In the meantime, Venkatesan loses his hands after he gets hit by a government bus. He loses hope, but Kamali supports him. Venkatesan files a case for compensation of his loss so that he can fix himself artificial hands and get back to work. After many hearings, the case keeps on getting postponed due to the lack of funds in the bus department. The court orders to give a bus to Venkatesan until he gets his compensation money. Venkatesan gets tired of keeping the bus safe, but one day, the bus gets robbed.

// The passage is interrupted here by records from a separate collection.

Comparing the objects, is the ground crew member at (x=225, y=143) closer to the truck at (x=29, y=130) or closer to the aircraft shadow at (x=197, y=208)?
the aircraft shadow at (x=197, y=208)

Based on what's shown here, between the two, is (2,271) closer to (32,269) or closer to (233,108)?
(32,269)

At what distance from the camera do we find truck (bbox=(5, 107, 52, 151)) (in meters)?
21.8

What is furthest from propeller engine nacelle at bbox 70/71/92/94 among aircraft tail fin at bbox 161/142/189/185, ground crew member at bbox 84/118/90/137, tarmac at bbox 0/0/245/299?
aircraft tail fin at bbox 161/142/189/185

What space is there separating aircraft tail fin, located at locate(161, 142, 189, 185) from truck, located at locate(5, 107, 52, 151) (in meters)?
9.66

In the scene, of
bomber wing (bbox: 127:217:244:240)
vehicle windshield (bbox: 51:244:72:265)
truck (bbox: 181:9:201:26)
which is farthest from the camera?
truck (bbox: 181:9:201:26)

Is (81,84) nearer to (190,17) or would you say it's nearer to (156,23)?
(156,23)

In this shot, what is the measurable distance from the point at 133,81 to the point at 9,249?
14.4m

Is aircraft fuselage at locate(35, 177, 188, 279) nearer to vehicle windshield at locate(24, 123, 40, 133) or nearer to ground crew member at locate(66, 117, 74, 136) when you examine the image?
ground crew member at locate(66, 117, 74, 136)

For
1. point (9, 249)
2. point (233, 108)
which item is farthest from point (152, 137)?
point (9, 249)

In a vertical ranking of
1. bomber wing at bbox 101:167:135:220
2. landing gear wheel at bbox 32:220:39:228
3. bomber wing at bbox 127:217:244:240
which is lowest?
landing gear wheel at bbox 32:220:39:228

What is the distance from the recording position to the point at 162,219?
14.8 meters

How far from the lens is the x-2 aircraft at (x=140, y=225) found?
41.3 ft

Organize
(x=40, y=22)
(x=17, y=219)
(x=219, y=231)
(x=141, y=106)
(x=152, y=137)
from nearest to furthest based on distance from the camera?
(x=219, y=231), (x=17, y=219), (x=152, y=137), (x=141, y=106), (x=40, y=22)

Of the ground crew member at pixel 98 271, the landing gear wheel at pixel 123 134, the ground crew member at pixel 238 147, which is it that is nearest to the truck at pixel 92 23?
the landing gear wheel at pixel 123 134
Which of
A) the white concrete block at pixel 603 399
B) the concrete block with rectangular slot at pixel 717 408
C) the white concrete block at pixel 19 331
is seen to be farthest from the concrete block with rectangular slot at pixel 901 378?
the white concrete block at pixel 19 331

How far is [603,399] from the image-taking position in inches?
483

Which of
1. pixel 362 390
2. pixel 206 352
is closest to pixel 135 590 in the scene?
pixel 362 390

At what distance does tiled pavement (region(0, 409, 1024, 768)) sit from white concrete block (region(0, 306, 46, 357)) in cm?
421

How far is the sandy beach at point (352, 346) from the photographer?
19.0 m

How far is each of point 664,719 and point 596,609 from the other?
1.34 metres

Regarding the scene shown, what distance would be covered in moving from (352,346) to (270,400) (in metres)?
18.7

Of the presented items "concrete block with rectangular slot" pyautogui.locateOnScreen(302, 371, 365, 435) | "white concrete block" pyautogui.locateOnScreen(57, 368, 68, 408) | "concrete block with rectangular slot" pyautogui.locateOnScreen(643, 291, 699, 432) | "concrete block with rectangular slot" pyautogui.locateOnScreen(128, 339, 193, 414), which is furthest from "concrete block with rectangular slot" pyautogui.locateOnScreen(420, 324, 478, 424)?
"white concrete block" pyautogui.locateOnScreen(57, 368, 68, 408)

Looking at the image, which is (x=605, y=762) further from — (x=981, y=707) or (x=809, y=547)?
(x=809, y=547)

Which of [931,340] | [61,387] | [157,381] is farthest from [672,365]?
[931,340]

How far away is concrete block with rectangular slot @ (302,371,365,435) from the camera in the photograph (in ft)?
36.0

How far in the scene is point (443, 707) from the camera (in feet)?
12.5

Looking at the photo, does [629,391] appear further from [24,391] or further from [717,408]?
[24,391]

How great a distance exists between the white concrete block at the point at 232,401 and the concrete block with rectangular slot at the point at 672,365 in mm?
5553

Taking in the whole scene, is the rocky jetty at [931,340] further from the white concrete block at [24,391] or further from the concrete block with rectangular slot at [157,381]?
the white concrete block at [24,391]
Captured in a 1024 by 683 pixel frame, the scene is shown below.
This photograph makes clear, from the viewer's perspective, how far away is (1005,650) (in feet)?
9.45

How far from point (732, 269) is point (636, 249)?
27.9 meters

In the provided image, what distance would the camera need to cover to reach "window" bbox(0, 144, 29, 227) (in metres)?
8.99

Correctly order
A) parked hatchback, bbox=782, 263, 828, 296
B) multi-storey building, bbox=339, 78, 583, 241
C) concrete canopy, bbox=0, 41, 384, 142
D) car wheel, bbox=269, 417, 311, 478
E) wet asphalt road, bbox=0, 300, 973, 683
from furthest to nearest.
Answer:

Venkatesan suspects the councilor who ill-treated Kamali (he later got to apologize and was insulted by Venkatesan). Venkatesan thinks that the councillor is taking revenge, but later, the councillor's henchmen reveal that they tried to rob the bus, but it is revealed to be driven by a drunk passenger who thought it was a running bus. The police finds the bus and also seeks an officer, who stays in the bus with Venkatesan to guard the it. Venkatesan's uncle speaks with Kamali and advises her to leave Venkatesan and seek a better future, but Kamali tells him that she will propose to Venkatesan for marriage on the day when he gets justice.

On the day when Venkatesan has to hand over the bus in court, a few political henchmen run towards the bus. One of the men throws a stone, which hits Kamali, and she faints. Both Venkatesan and the police officer are thrown out of the bus. Venkatesan is beaten up by the henchmen, and when he tries to save Kamali (who was still in the bus), they, along with the bus, get burned to ashes. The court closes the case as both Venkatesan and Kamali are dead.

The end credits show many victims who have never gotten justice for losses caused by the government.

==Production==
Director Mahashivan cast Harishankar in the lead role, with the actor and his wife also producing the film. Actress Monica Chinnakotla signed the film, and worked on the project alongside films such as Jiivi (2019), Timeilla and Thottu Vidum.

The film was presented by Mahashivan's mentor, director Suseenthiran, who had earlier studied at the Film Institute with him.

==Soundtrack==
The film's soundtrack was composed by Sagishna Xavier and lyrics were written by Mahashivan. The soundtrack was released under the label Saregama.
- "Enathu Uyirai" - Niranjana Ramanan, Anand Aravindakshan
- "Devathai Manniley" - Keshav Vinod, Suganya Rajendran
- "Veliyila Pona Onaana" - V. M. Mahalingam
- "Sollamal Seyyum Kathal" - Jithin Raj

==Release==
The film had a low profile opening across Tamil Nadu on 12 July 2019. In its review, The Times of India gave a positive impression and wrote "the commendable thing is the way the subject has been handled without resorting to overdose of melodrama." A critic from Film Companion stated "it's still a film that gets 100 marks for heart, even though it barely manages to pass in every other aspect", while criticising its technical filmmaking aspects. A reviewer from News Today also added "despite having a good, solid plot, the movie falters with its way of execution."